Ngebut: Faktor Utama Kecelakaan Pemudik
Selama Operasi Ketupat Jaya di wilayah Polda Metro Jaya tercatat 235 kecelakaan. Setelah dievaluasi,
Laporan Wartawan Tribunnews.com, Adi Suhendi
TRIBUNNEWS.COM, JAKARTA - Selama Operasi Ketupat Jaya di wilayah Polda Metro Jaya tercatat 235 kecelakaan. Setelah dievaluasi, penyebab utama kecelakaan diakibatkan pengendara terlalu kencang memacu kendaraannya alias ngebut.
Kepala Bagian Pembinaan Operasional (Kabagbinops) Ditlantas Polda Metro Jaya AKBP Latif Usman mengatakan faktor utama penyebab kecelakaan para pemudik lantaran sikap pengguna kendaraan memacu kendaraan dengan kecepatan tinggi.
"Ngebut masih menjadi faktor utama penyebab kecelakaan. Selama operasi ketupat jumlahnya paling tinggi mencapai 61 kasus," jelas Latif Usman di Mapolda Metro Jaya, Kamis (8/9/2011).
Seharusnya, kecepatan aman untuk para pengendara saat berada di dalam kota 40-50 kilometer per jam. "Kecepatan amannya 40-50 kilometer per jam tapi setiap daerah kan mempunyai karakteristik tertentu jadi kecepatannya harus disesuaikan," paparnya.
Aturan kecepatan di dalam kota pengguna kendaraan minimal 60 kilometer per jam dan maksimal 80 kilometer per jam sedangkan untuk tol luar kota bisa mencapai 100 kilometer per jam.

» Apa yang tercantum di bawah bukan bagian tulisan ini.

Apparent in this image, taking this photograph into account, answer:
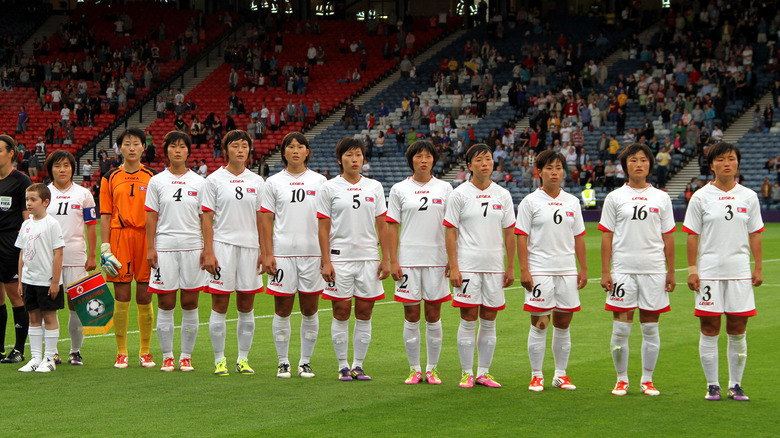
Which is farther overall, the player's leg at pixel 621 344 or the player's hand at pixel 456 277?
the player's hand at pixel 456 277

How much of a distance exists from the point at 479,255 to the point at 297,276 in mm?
1677

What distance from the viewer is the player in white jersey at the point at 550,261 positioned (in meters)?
8.48

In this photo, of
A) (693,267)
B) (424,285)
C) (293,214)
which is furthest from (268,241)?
(693,267)

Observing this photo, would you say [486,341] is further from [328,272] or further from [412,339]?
[328,272]

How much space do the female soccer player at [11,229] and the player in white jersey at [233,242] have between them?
2.02m

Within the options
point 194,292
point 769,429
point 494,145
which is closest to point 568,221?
point 769,429

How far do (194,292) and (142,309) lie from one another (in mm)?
665

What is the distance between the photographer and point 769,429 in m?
7.20

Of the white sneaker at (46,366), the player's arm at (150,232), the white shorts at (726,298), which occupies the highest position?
the player's arm at (150,232)

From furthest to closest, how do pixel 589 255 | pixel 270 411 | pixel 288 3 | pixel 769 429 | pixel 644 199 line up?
1. pixel 288 3
2. pixel 589 255
3. pixel 644 199
4. pixel 270 411
5. pixel 769 429

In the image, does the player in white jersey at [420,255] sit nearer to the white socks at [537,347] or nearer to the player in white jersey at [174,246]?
the white socks at [537,347]

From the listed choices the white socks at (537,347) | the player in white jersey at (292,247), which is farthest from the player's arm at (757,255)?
the player in white jersey at (292,247)

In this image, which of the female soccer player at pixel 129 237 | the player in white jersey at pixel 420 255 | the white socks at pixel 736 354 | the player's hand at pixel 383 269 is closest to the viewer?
the white socks at pixel 736 354

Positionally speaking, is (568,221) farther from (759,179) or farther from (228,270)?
(759,179)
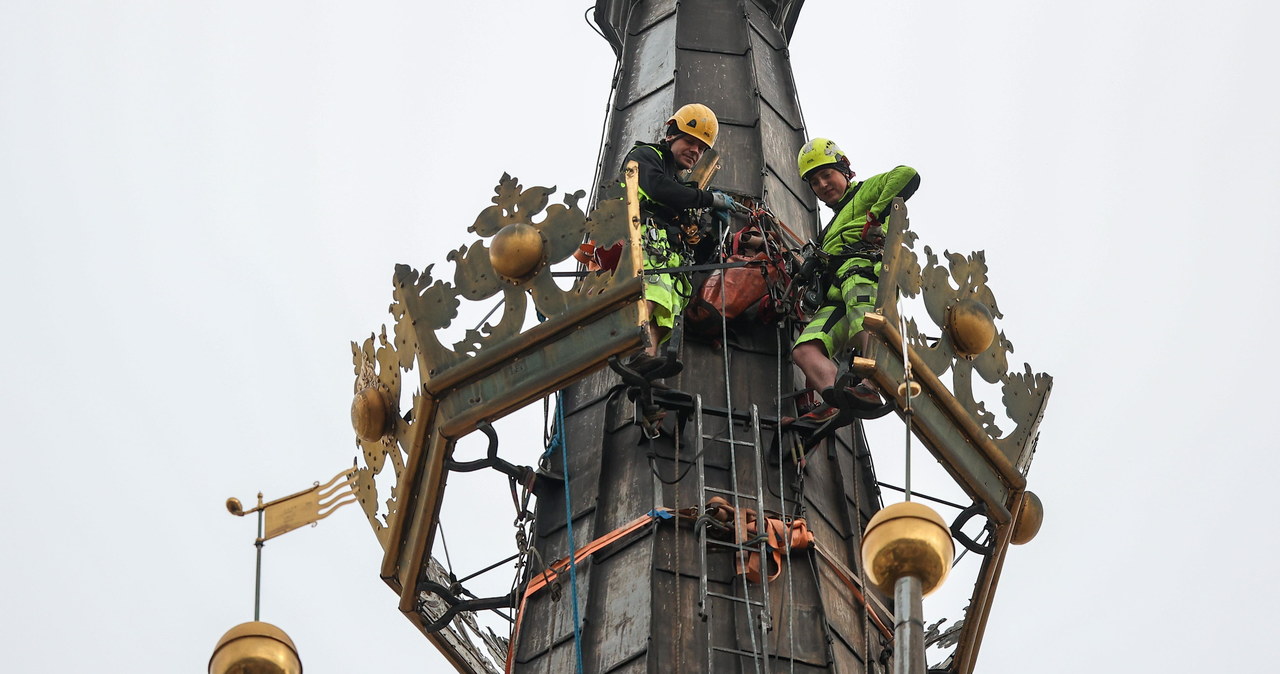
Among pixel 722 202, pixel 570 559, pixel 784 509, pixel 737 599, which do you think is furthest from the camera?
pixel 722 202

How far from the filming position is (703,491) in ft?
61.4

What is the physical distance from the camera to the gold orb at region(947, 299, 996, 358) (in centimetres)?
1973

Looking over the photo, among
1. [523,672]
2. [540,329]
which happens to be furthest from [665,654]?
[540,329]

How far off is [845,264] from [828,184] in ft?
4.40

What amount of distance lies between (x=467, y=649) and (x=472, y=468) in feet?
6.59

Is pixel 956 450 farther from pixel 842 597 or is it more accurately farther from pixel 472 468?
pixel 472 468

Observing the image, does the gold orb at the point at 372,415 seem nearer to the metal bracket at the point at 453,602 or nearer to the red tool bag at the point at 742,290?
the metal bracket at the point at 453,602

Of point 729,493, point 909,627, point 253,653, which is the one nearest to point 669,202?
point 729,493

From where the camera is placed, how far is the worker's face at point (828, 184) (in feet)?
70.2

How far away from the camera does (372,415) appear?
20.0 metres

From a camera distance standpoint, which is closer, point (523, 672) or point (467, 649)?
point (523, 672)

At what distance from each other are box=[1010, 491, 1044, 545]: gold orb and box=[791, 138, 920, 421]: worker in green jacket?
1.65m

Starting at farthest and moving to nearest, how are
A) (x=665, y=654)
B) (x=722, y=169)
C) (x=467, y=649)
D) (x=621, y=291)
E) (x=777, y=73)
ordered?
(x=777, y=73), (x=722, y=169), (x=467, y=649), (x=621, y=291), (x=665, y=654)

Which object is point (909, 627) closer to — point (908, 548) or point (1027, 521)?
point (908, 548)
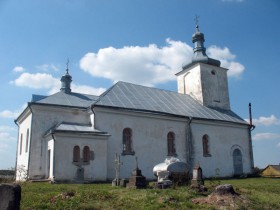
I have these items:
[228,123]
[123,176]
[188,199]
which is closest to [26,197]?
[188,199]

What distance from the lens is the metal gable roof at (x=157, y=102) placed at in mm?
20578

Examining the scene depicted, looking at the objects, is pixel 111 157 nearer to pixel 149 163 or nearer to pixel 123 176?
pixel 123 176

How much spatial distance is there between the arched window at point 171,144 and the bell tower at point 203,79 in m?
6.47

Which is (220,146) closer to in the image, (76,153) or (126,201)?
(76,153)

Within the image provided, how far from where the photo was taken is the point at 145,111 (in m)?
20.7

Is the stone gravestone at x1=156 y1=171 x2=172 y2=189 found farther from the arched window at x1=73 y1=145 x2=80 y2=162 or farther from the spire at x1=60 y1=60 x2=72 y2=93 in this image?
the spire at x1=60 y1=60 x2=72 y2=93

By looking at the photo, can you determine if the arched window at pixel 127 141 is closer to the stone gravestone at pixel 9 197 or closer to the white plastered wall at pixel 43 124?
the white plastered wall at pixel 43 124

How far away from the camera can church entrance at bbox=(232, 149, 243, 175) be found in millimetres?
24688

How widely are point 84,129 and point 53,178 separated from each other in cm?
332

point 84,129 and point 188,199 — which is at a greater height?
point 84,129

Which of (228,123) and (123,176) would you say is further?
(228,123)

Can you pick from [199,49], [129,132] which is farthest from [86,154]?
[199,49]

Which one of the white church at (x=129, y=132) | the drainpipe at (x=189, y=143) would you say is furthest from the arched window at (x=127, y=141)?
the drainpipe at (x=189, y=143)

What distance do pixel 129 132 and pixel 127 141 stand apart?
62 centimetres
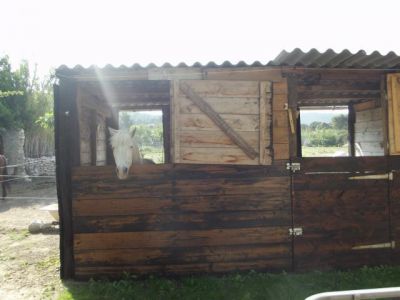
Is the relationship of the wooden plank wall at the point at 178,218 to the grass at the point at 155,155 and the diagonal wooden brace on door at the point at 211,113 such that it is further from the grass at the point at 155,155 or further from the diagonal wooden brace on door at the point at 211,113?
the grass at the point at 155,155

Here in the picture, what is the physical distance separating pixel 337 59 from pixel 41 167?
2217 cm

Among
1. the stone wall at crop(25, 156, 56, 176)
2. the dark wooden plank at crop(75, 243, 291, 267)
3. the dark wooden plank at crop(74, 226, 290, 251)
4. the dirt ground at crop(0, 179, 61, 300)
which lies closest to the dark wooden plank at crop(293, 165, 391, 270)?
the dark wooden plank at crop(74, 226, 290, 251)

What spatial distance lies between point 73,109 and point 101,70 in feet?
2.46

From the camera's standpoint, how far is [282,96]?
5.12 m

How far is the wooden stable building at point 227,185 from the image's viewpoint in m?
4.97

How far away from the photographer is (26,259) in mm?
6324

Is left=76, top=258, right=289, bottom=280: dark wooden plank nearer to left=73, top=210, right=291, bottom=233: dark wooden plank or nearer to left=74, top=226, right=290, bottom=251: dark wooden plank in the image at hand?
left=74, top=226, right=290, bottom=251: dark wooden plank

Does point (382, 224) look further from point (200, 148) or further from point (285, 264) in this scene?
point (200, 148)

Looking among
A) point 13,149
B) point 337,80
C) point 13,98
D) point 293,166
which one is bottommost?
point 293,166

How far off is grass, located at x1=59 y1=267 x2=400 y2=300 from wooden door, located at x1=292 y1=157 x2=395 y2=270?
0.78 feet

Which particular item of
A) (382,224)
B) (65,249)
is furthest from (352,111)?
(65,249)

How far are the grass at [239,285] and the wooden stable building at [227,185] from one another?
0.62ft

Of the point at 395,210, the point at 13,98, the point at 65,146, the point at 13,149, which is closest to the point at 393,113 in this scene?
the point at 395,210

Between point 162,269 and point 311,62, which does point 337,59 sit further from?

Selain ngebut, mengantuk pun ternyat menjadi penyebab utama kecelakaan terbesar, tercatat selama operasi ketupat 30 kasus diakibatkan pengemudi yang ngantuk. Lalu, faktor kelaikan kendara sebanyak 9 kasus, dan pelanggaran marka dengan jumlah yang sama.
"Faktor alam juga menjadi faktor penyebab kecelakaan sebanyak 3 kasus. Bahkan, 3 kasus kecelakaan dikarenakan penumpangnya mabuk," kata Baharudin.
Usaha jajaran Polda Metro Jaya dalam rangka menekan angka korban jiwa selama arus mudik dan arus balik bisas dibilang sukses, tercatat tahun 2011 selama operasi ketupat hanya 25 korban meninggal dunia, sedangkan pada tahun 2010 dalam waktu yang sama tercatat 45 korban meninggal dunia.
Enam pos yang disiapkan untuk mengawasi para pemudik terbukti ampuh meskipun polisi harus menindak tegas para pengguna kendaraan yang terbukti melanggar.
Sebanyak 314 kasus penindakan dilakukan terhadap pemudik karena masalah muatan. Sementara untuk yang melanggar rambu lalu-lintas sebanyak 16 kasus, dan yang melanggar perlengkapan kendaraan mencapai 153 kasus.